Ray hopes the program will eventually extend to the neighborhoods where the people actually live.
The Urban Agriculture Collective of Charlottesville Gardens at Sixth Street and Friendship Court
The UACC gardens epitomize urban agriculture. Not ten feet from the edge of the vegetable beds hangs a line of clothes.
The UACC uses urban farming as a catalyst for social change in neighborhoods where many residents have limited incomes. The group hosts community gardening events Wednesday evenings during the summer.
“It’s a cool mix of people,” said operations director Todd Niemeier. “We get work done. We garden together. But we also meet one another in ways that we never would otherwise.”
Everything grown in the gardens is distributed free of charge to individuals in the community with limited incomes every Friday at “Market Day.”
Market Day operates under a token system, whereby people who spend half an hour working in the garden earn a token worth a large bag of vegetables.

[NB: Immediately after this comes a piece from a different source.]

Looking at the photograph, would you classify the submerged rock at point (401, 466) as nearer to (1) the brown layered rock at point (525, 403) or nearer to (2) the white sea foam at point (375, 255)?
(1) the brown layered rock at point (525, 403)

“[The token system] takes the money out of the situation,” said operations director Todd Niemeier. “It’s not backed by gold. It’s backed by time.”
If gardeners choose not to keep all of their tokens, they can deposit them in the “pay-it-forward jar.” Because of the pay it forward jar, individuals who come to Market Day but who cannot volunteer in the gardens have a chance to get fresh vegetables.
“The jar results in an interchange where people are helping other people and maybe not even realize it at first,” said Niemeier. “But when they realize it, that’s really cool.”